You could also play the same 'match-the-traditional-marketing-model-up-to-the—area-of-SEO-game' too with AIDA (Attention, Interest, Desire, Action – used for landing page multivariate conversion-rate design and testing) or the 7 P's (just think how helpful this could be for planning the perfect link-building campaign?). 

The general essence is that marketing scientifically online provides a great deal of understanding and direction.  SEO needn't be a fluffy or vague topic in any way – it can and should be pinned down as a marketer’s paradise!


Really, I'm not marketing works.

We shouldn’t delude ourselves that all the answers lay within academic marketing principles, which we all know can be pretty lousy in the manic world of 21st century business.  But what academia can do is help create a framework that ensures you consider the opportunities that lie ahead; not preconceived notions. 

A more fulfilling and professional online presence could be found from thinking along structured lines – both in the way you operate with clients and also the way you achieve your SEO goals. 

And of course, if you think I'm way of the mark, feel free to share your thoughts – I wouldn't expect anything less!  ;)
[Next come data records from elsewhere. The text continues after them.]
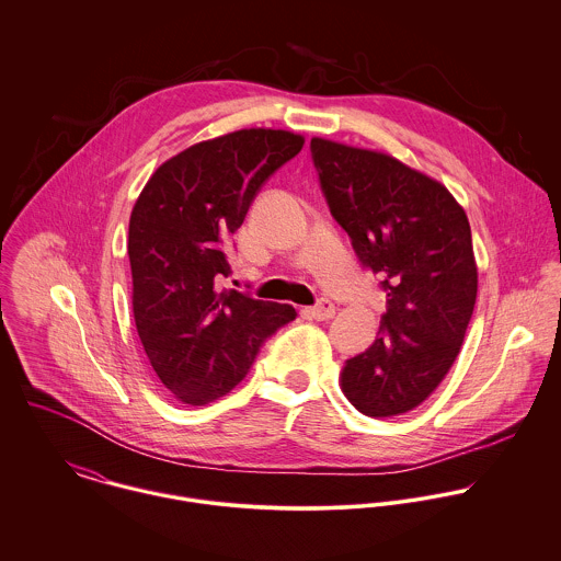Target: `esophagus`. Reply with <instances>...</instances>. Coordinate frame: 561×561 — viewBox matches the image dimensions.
<instances>
[{"instance_id": "esophagus-1", "label": "esophagus", "mask_w": 561, "mask_h": 561, "mask_svg": "<svg viewBox=\"0 0 561 561\" xmlns=\"http://www.w3.org/2000/svg\"><path fill=\"white\" fill-rule=\"evenodd\" d=\"M302 313L313 318V320H331L335 316V305L331 300L322 298L316 307H307Z\"/></svg>"}]
</instances>
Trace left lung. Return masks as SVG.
<instances>
[{
  "label": "left lung",
  "instance_id": "8db88e82",
  "mask_svg": "<svg viewBox=\"0 0 561 561\" xmlns=\"http://www.w3.org/2000/svg\"><path fill=\"white\" fill-rule=\"evenodd\" d=\"M311 154L331 215L387 291L378 337L346 362L342 391L373 417L411 411L450 370L474 311L466 210L442 183L389 154L320 137Z\"/></svg>",
  "mask_w": 561,
  "mask_h": 561
}]
</instances>
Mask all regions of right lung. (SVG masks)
Returning a JSON list of instances; mask_svg holds the SVG:
<instances>
[{
    "label": "right lung",
    "instance_id": "right-lung-1",
    "mask_svg": "<svg viewBox=\"0 0 561 561\" xmlns=\"http://www.w3.org/2000/svg\"><path fill=\"white\" fill-rule=\"evenodd\" d=\"M305 146V137L245 128L199 141L165 161L135 202L128 228L133 313L161 382L185 404L228 393L261 344L296 320L291 305L219 291L224 248L261 185Z\"/></svg>",
    "mask_w": 561,
    "mask_h": 561
}]
</instances>
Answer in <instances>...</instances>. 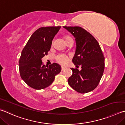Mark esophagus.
I'll return each mask as SVG.
<instances>
[{"label":"esophagus","mask_w":125,"mask_h":125,"mask_svg":"<svg viewBox=\"0 0 125 125\" xmlns=\"http://www.w3.org/2000/svg\"><path fill=\"white\" fill-rule=\"evenodd\" d=\"M65 69H66V68L64 67H61V70H62V71H63V70H64Z\"/></svg>","instance_id":"obj_1"}]
</instances>
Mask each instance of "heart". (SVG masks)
<instances>
[{"label": "heart", "mask_w": 125, "mask_h": 125, "mask_svg": "<svg viewBox=\"0 0 125 125\" xmlns=\"http://www.w3.org/2000/svg\"><path fill=\"white\" fill-rule=\"evenodd\" d=\"M70 39H72V38L69 37V36H67V37H65V42ZM69 60V57L68 55H64V54H60V55H58L56 57V61H57V62H58L60 64L62 65L66 64L68 62Z\"/></svg>", "instance_id": "1"}]
</instances>
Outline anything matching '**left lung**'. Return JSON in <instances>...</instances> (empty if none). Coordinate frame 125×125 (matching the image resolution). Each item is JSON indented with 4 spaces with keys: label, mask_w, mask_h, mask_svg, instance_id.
Listing matches in <instances>:
<instances>
[{
    "label": "left lung",
    "mask_w": 125,
    "mask_h": 125,
    "mask_svg": "<svg viewBox=\"0 0 125 125\" xmlns=\"http://www.w3.org/2000/svg\"><path fill=\"white\" fill-rule=\"evenodd\" d=\"M75 38L76 51L72 61L81 70L72 68L69 85L80 94L92 91L98 86L104 70V57L96 39L80 27L63 26Z\"/></svg>",
    "instance_id": "left-lung-1"
}]
</instances>
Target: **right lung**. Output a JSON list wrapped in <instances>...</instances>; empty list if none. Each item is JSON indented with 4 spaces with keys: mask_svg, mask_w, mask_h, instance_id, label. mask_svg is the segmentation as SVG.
Here are the masks:
<instances>
[{
    "mask_svg": "<svg viewBox=\"0 0 125 125\" xmlns=\"http://www.w3.org/2000/svg\"><path fill=\"white\" fill-rule=\"evenodd\" d=\"M61 26L41 27L31 35L19 60L20 76L27 85L36 90L48 87L61 71L57 63L47 66L42 58L51 49L52 42Z\"/></svg>",
    "mask_w": 125,
    "mask_h": 125,
    "instance_id": "1",
    "label": "right lung"
}]
</instances>
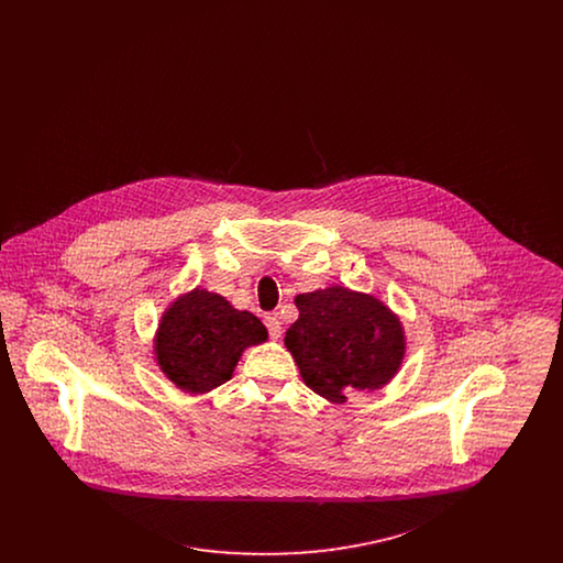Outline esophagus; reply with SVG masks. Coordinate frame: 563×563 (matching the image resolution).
<instances>
[{"instance_id": "1", "label": "esophagus", "mask_w": 563, "mask_h": 563, "mask_svg": "<svg viewBox=\"0 0 563 563\" xmlns=\"http://www.w3.org/2000/svg\"><path fill=\"white\" fill-rule=\"evenodd\" d=\"M266 327H268L269 338L272 340H278L280 338V321H278V317H274V314H269L266 317Z\"/></svg>"}]
</instances>
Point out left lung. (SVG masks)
<instances>
[{"label":"left lung","instance_id":"left-lung-1","mask_svg":"<svg viewBox=\"0 0 563 563\" xmlns=\"http://www.w3.org/2000/svg\"><path fill=\"white\" fill-rule=\"evenodd\" d=\"M297 321L285 333L303 384L344 405L352 393H375L399 374L407 338L399 314L375 295L331 285L295 297Z\"/></svg>","mask_w":563,"mask_h":563}]
</instances>
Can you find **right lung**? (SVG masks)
Segmentation results:
<instances>
[{"mask_svg":"<svg viewBox=\"0 0 563 563\" xmlns=\"http://www.w3.org/2000/svg\"><path fill=\"white\" fill-rule=\"evenodd\" d=\"M264 342L268 329L255 314L196 287L164 308L154 335V361L179 390L207 395L232 379L244 350Z\"/></svg>","mask_w":563,"mask_h":563,"instance_id":"add662e5","label":"right lung"}]
</instances>
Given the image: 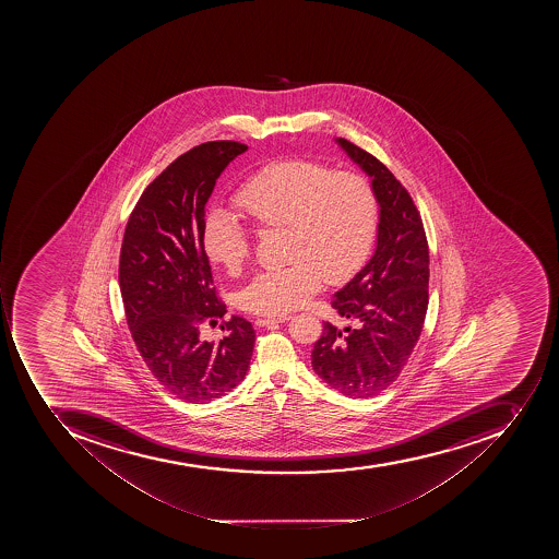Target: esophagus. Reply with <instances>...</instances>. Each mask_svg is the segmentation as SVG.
I'll list each match as a JSON object with an SVG mask.
<instances>
[{"label":"esophagus","mask_w":559,"mask_h":559,"mask_svg":"<svg viewBox=\"0 0 559 559\" xmlns=\"http://www.w3.org/2000/svg\"><path fill=\"white\" fill-rule=\"evenodd\" d=\"M290 320V317H262V318H257L255 320V323L257 325L259 326H267V325H273V323H283V321H288Z\"/></svg>","instance_id":"esophagus-1"}]
</instances>
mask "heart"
Segmentation results:
<instances>
[{"instance_id": "b5f03b06", "label": "heart", "mask_w": 559, "mask_h": 559, "mask_svg": "<svg viewBox=\"0 0 559 559\" xmlns=\"http://www.w3.org/2000/svg\"><path fill=\"white\" fill-rule=\"evenodd\" d=\"M234 203L257 229L285 230L290 264L255 274L239 294L242 308L259 314L294 311L317 292L320 280L338 283L355 274L378 227V198L365 176L306 158L260 167L242 181ZM203 248L229 274L241 273L251 255L247 230L225 210L206 216Z\"/></svg>"}]
</instances>
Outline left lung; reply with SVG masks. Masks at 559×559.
I'll use <instances>...</instances> for the list:
<instances>
[{
	"instance_id": "1",
	"label": "left lung",
	"mask_w": 559,
	"mask_h": 559,
	"mask_svg": "<svg viewBox=\"0 0 559 559\" xmlns=\"http://www.w3.org/2000/svg\"><path fill=\"white\" fill-rule=\"evenodd\" d=\"M337 141L372 176L381 207L378 248L330 302L349 325L341 330L325 321L311 364L330 388L367 399L395 383L418 343L427 317L430 251L421 215L404 185L374 155L344 138Z\"/></svg>"
}]
</instances>
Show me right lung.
<instances>
[{
    "instance_id": "add662e5",
    "label": "right lung",
    "mask_w": 559,
    "mask_h": 559,
    "mask_svg": "<svg viewBox=\"0 0 559 559\" xmlns=\"http://www.w3.org/2000/svg\"><path fill=\"white\" fill-rule=\"evenodd\" d=\"M247 150L221 140L185 152L143 190L123 230L119 283L132 338L158 383L190 404L238 386L253 355L255 330L241 317L224 320L203 248L216 178ZM218 319L225 337L206 342L202 326Z\"/></svg>"
}]
</instances>
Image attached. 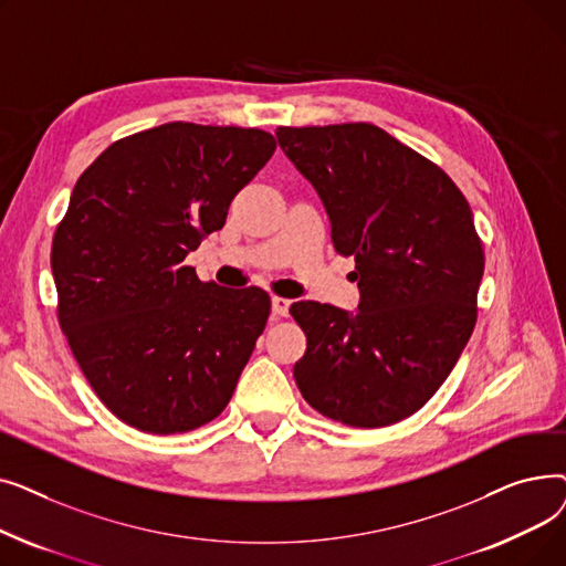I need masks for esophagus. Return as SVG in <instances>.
Wrapping results in <instances>:
<instances>
[{
	"label": "esophagus",
	"mask_w": 566,
	"mask_h": 566,
	"mask_svg": "<svg viewBox=\"0 0 566 566\" xmlns=\"http://www.w3.org/2000/svg\"><path fill=\"white\" fill-rule=\"evenodd\" d=\"M273 314L277 316H289V307H291V301L289 298H282V295H273Z\"/></svg>",
	"instance_id": "obj_1"
}]
</instances>
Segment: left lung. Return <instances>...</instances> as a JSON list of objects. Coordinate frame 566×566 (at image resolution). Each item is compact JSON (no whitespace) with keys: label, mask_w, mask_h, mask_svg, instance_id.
Listing matches in <instances>:
<instances>
[{"label":"left lung","mask_w":566,"mask_h":566,"mask_svg":"<svg viewBox=\"0 0 566 566\" xmlns=\"http://www.w3.org/2000/svg\"><path fill=\"white\" fill-rule=\"evenodd\" d=\"M275 133L323 199L337 254L355 256L360 286L353 316L291 305L307 337L295 385L346 427L397 424L436 395L478 323L484 250L468 199L436 163L374 124Z\"/></svg>","instance_id":"left-lung-1"}]
</instances>
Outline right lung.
I'll list each match as a JSON object with an SVG mask.
<instances>
[{
    "label": "right lung",
    "instance_id": "obj_1",
    "mask_svg": "<svg viewBox=\"0 0 566 566\" xmlns=\"http://www.w3.org/2000/svg\"><path fill=\"white\" fill-rule=\"evenodd\" d=\"M275 148L259 128L171 122L116 139L77 178L52 238L56 318L122 422L186 433L227 408L271 298L201 282L184 259Z\"/></svg>",
    "mask_w": 566,
    "mask_h": 566
}]
</instances>
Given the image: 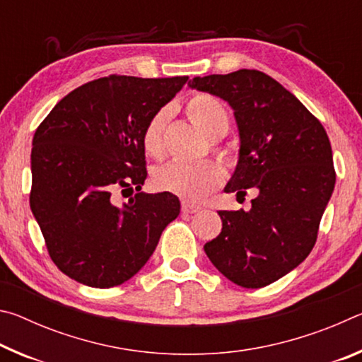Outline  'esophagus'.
<instances>
[{
    "instance_id": "esophagus-1",
    "label": "esophagus",
    "mask_w": 362,
    "mask_h": 362,
    "mask_svg": "<svg viewBox=\"0 0 362 362\" xmlns=\"http://www.w3.org/2000/svg\"><path fill=\"white\" fill-rule=\"evenodd\" d=\"M201 211V206L188 203V201H182V212L183 214H196Z\"/></svg>"
}]
</instances>
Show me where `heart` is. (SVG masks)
Instances as JSON below:
<instances>
[{"instance_id":"1","label":"heart","mask_w":362,"mask_h":362,"mask_svg":"<svg viewBox=\"0 0 362 362\" xmlns=\"http://www.w3.org/2000/svg\"><path fill=\"white\" fill-rule=\"evenodd\" d=\"M189 121L203 131L209 139H220L228 129L230 116L222 102L211 94H194L187 102ZM168 121L166 110H158L146 121L142 131V148L146 156L161 158L164 153V126ZM225 156V153H222ZM225 170L216 161H201L194 164L169 163L158 166L151 174V185L158 192L173 193L185 199H201L222 185Z\"/></svg>"}]
</instances>
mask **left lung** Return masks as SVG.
<instances>
[{
	"instance_id": "obj_1",
	"label": "left lung",
	"mask_w": 362,
	"mask_h": 362,
	"mask_svg": "<svg viewBox=\"0 0 362 362\" xmlns=\"http://www.w3.org/2000/svg\"><path fill=\"white\" fill-rule=\"evenodd\" d=\"M188 86L226 100L240 129V161L226 193L250 211H218L222 231L204 250L225 278L259 289L283 278L313 249L335 185L332 148L320 119L259 70L196 76Z\"/></svg>"
}]
</instances>
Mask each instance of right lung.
I'll list each match as a JSON object with an SVG mask.
<instances>
[{"label": "right lung", "instance_id": "add662e5", "mask_svg": "<svg viewBox=\"0 0 362 362\" xmlns=\"http://www.w3.org/2000/svg\"><path fill=\"white\" fill-rule=\"evenodd\" d=\"M188 76L110 75L65 95L33 136L30 207L49 257L78 283L131 279L180 212L173 193L142 192V131ZM115 191H136L122 206Z\"/></svg>", "mask_w": 362, "mask_h": 362}]
</instances>
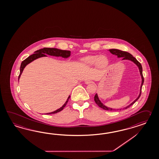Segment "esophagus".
I'll return each mask as SVG.
<instances>
[{
    "label": "esophagus",
    "mask_w": 159,
    "mask_h": 159,
    "mask_svg": "<svg viewBox=\"0 0 159 159\" xmlns=\"http://www.w3.org/2000/svg\"><path fill=\"white\" fill-rule=\"evenodd\" d=\"M85 83L86 84H89L92 83V81L90 80H86L85 81Z\"/></svg>",
    "instance_id": "34e87169"
}]
</instances>
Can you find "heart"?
Masks as SVG:
<instances>
[{"label":"heart","instance_id":"obj_1","mask_svg":"<svg viewBox=\"0 0 159 159\" xmlns=\"http://www.w3.org/2000/svg\"><path fill=\"white\" fill-rule=\"evenodd\" d=\"M82 61L87 66H93L96 65L99 68L105 67L108 63L107 58L104 55L89 56L83 59Z\"/></svg>","mask_w":159,"mask_h":159}]
</instances>
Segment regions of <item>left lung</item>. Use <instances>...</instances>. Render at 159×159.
<instances>
[{"mask_svg": "<svg viewBox=\"0 0 159 159\" xmlns=\"http://www.w3.org/2000/svg\"><path fill=\"white\" fill-rule=\"evenodd\" d=\"M108 51H110V52L111 53L116 56L118 58L122 57V60H128L132 61V62H134L136 66L139 67V73H140V75L141 76V79H142L141 84V87H140V91H139V97H137V98H136V99H135L134 101L132 102L131 104H130V105H128V106H126V107L122 108V109H126V108H129L130 106H131L132 105H133L136 102V101L139 99V97L141 96V89H142V86L143 85V81H144V79H143V68H142V66L137 60V59L135 57H134L132 54L129 53H128L127 52L120 51V50H118V49H109ZM94 101H95V103H97V105H98L99 107H100L101 108L104 109L105 110H110V111H112L113 110V111H115V110H119V109L116 110V109H115V108H110V107L106 106L105 105H103L101 102V101L99 100L97 93L95 94V95L94 97ZM121 109L122 108H120V110H121Z\"/></svg>", "mask_w": 159, "mask_h": 159, "instance_id": "8db88e82", "label": "left lung"}]
</instances>
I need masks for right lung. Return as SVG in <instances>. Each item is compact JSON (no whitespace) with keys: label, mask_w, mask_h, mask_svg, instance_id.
Listing matches in <instances>:
<instances>
[{"label":"right lung","mask_w":159,"mask_h":159,"mask_svg":"<svg viewBox=\"0 0 159 159\" xmlns=\"http://www.w3.org/2000/svg\"><path fill=\"white\" fill-rule=\"evenodd\" d=\"M34 54H31L30 56H29L27 58H26L25 60L21 63L20 67V75L18 76V81L20 79V75L23 72L24 68L25 66L29 64L30 62H32L37 58L42 57H45L47 55L45 54H48L50 56H56V57H62L63 58H68L69 57L70 55V52L69 51H64V50H61L58 49L57 48H44L43 49H39L38 51H35L34 52ZM70 96L68 97L67 100L66 102V103L63 105L61 107L58 108L56 110V111H53V112H49L47 113L46 114H55L57 112H60L61 110H63V108L66 107V105L67 104V102H68V100L70 99Z\"/></svg>","instance_id":"1"}]
</instances>
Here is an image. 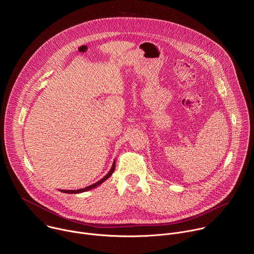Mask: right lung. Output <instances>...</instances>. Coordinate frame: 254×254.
Returning <instances> with one entry per match:
<instances>
[{
    "label": "right lung",
    "mask_w": 254,
    "mask_h": 254,
    "mask_svg": "<svg viewBox=\"0 0 254 254\" xmlns=\"http://www.w3.org/2000/svg\"><path fill=\"white\" fill-rule=\"evenodd\" d=\"M115 169H116V161H114L113 166H112L110 172H108L102 179H100V180L98 181V182H96V183H94V184H92V185H90V186H88V187L79 189V190H60V191H61L62 193H66V194H77V193H82V192H86V191H89V190H91V189H94V188L98 187L99 185H101L105 180H107L108 178H110V177L113 175V173L115 172Z\"/></svg>",
    "instance_id": "1"
}]
</instances>
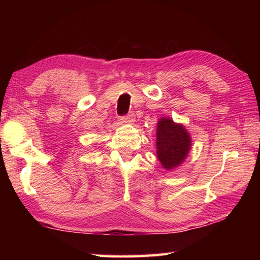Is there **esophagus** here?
<instances>
[{
	"mask_svg": "<svg viewBox=\"0 0 260 260\" xmlns=\"http://www.w3.org/2000/svg\"><path fill=\"white\" fill-rule=\"evenodd\" d=\"M122 121L126 122V124H133L135 121V116L133 113H128L126 117L122 118Z\"/></svg>",
	"mask_w": 260,
	"mask_h": 260,
	"instance_id": "esophagus-1",
	"label": "esophagus"
}]
</instances>
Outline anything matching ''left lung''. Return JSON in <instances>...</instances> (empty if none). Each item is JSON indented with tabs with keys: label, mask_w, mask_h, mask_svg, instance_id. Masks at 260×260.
<instances>
[{
	"label": "left lung",
	"mask_w": 260,
	"mask_h": 260,
	"mask_svg": "<svg viewBox=\"0 0 260 260\" xmlns=\"http://www.w3.org/2000/svg\"><path fill=\"white\" fill-rule=\"evenodd\" d=\"M156 155L160 165L171 171L179 167L191 149V136L182 124L161 117L157 122Z\"/></svg>",
	"instance_id": "obj_1"
}]
</instances>
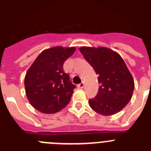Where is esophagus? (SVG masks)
Returning a JSON list of instances; mask_svg holds the SVG:
<instances>
[{
	"label": "esophagus",
	"instance_id": "34e87169",
	"mask_svg": "<svg viewBox=\"0 0 151 151\" xmlns=\"http://www.w3.org/2000/svg\"><path fill=\"white\" fill-rule=\"evenodd\" d=\"M78 87L79 88H83L85 87V83H84V82H82V83L79 84V85H78Z\"/></svg>",
	"mask_w": 151,
	"mask_h": 151
}]
</instances>
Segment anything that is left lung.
Listing matches in <instances>:
<instances>
[{"mask_svg": "<svg viewBox=\"0 0 151 151\" xmlns=\"http://www.w3.org/2000/svg\"><path fill=\"white\" fill-rule=\"evenodd\" d=\"M80 52L98 75L100 87L94 98L89 99L92 110L103 116H111L123 109L132 97L134 78L123 59L104 47H82Z\"/></svg>", "mask_w": 151, "mask_h": 151, "instance_id": "8db88e82", "label": "left lung"}]
</instances>
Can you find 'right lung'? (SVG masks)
I'll return each mask as SVG.
<instances>
[{"mask_svg":"<svg viewBox=\"0 0 151 151\" xmlns=\"http://www.w3.org/2000/svg\"><path fill=\"white\" fill-rule=\"evenodd\" d=\"M76 47L57 46L43 50L26 72L24 84L31 105L47 114L59 112L69 104L76 85L63 71L64 62Z\"/></svg>","mask_w":151,"mask_h":151,"instance_id":"right-lung-1","label":"right lung"}]
</instances>
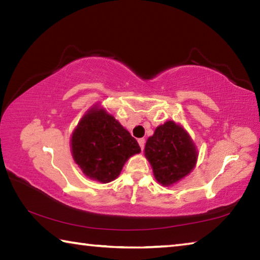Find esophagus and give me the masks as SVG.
<instances>
[{"label":"esophagus","instance_id":"obj_1","mask_svg":"<svg viewBox=\"0 0 260 260\" xmlns=\"http://www.w3.org/2000/svg\"><path fill=\"white\" fill-rule=\"evenodd\" d=\"M138 142H139L140 148L143 150V149H144V144H146V140H144V139H139Z\"/></svg>","mask_w":260,"mask_h":260}]
</instances>
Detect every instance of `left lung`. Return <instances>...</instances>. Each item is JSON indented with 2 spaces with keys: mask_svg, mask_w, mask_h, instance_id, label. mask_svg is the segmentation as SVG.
<instances>
[{
  "mask_svg": "<svg viewBox=\"0 0 260 260\" xmlns=\"http://www.w3.org/2000/svg\"><path fill=\"white\" fill-rule=\"evenodd\" d=\"M144 156L150 162L155 179L161 186L169 187L195 169L199 150L188 132L169 120L158 126L147 140Z\"/></svg>",
  "mask_w": 260,
  "mask_h": 260,
  "instance_id": "obj_1",
  "label": "left lung"
}]
</instances>
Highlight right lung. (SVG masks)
Here are the masks:
<instances>
[{
	"instance_id": "obj_1",
	"label": "right lung",
	"mask_w": 260,
	"mask_h": 260,
	"mask_svg": "<svg viewBox=\"0 0 260 260\" xmlns=\"http://www.w3.org/2000/svg\"><path fill=\"white\" fill-rule=\"evenodd\" d=\"M70 143L73 159L81 172L101 183L117 179L125 162L141 152L138 141L99 104L83 114Z\"/></svg>"
}]
</instances>
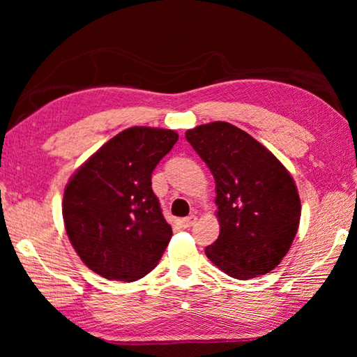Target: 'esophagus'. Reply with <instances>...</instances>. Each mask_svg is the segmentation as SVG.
<instances>
[{"label": "esophagus", "instance_id": "obj_1", "mask_svg": "<svg viewBox=\"0 0 357 357\" xmlns=\"http://www.w3.org/2000/svg\"><path fill=\"white\" fill-rule=\"evenodd\" d=\"M197 222V215H189V217H184V219H181V227L183 228H189V227H192L193 223Z\"/></svg>", "mask_w": 357, "mask_h": 357}]
</instances>
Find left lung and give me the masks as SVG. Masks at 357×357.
Listing matches in <instances>:
<instances>
[{
    "instance_id": "left-lung-1",
    "label": "left lung",
    "mask_w": 357,
    "mask_h": 357,
    "mask_svg": "<svg viewBox=\"0 0 357 357\" xmlns=\"http://www.w3.org/2000/svg\"><path fill=\"white\" fill-rule=\"evenodd\" d=\"M215 179L220 234L206 257L233 279L273 271L298 233L301 200L294 179L261 143L215 121L185 132Z\"/></svg>"
}]
</instances>
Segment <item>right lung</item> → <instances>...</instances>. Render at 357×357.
<instances>
[{
  "mask_svg": "<svg viewBox=\"0 0 357 357\" xmlns=\"http://www.w3.org/2000/svg\"><path fill=\"white\" fill-rule=\"evenodd\" d=\"M178 142L170 129L129 128L72 174L64 227L82 261L108 280L134 282L153 271L172 239L151 174Z\"/></svg>",
  "mask_w": 357,
  "mask_h": 357,
  "instance_id": "1",
  "label": "right lung"
}]
</instances>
About our guest rider - Ben McKay

Ben McKay, has been in marketing since 2001, in various online and offline campaign management roles. Throughout recent years he has made a more permanent move into search marketing, working in-house and on a consulting basis for clients of Web Design from Scratch, bourn design and greensplash. -- Mad love and props to Ben for riding along today - I hope you all enjoyed his post as much as I did (tho I am more on the science side dontcha know)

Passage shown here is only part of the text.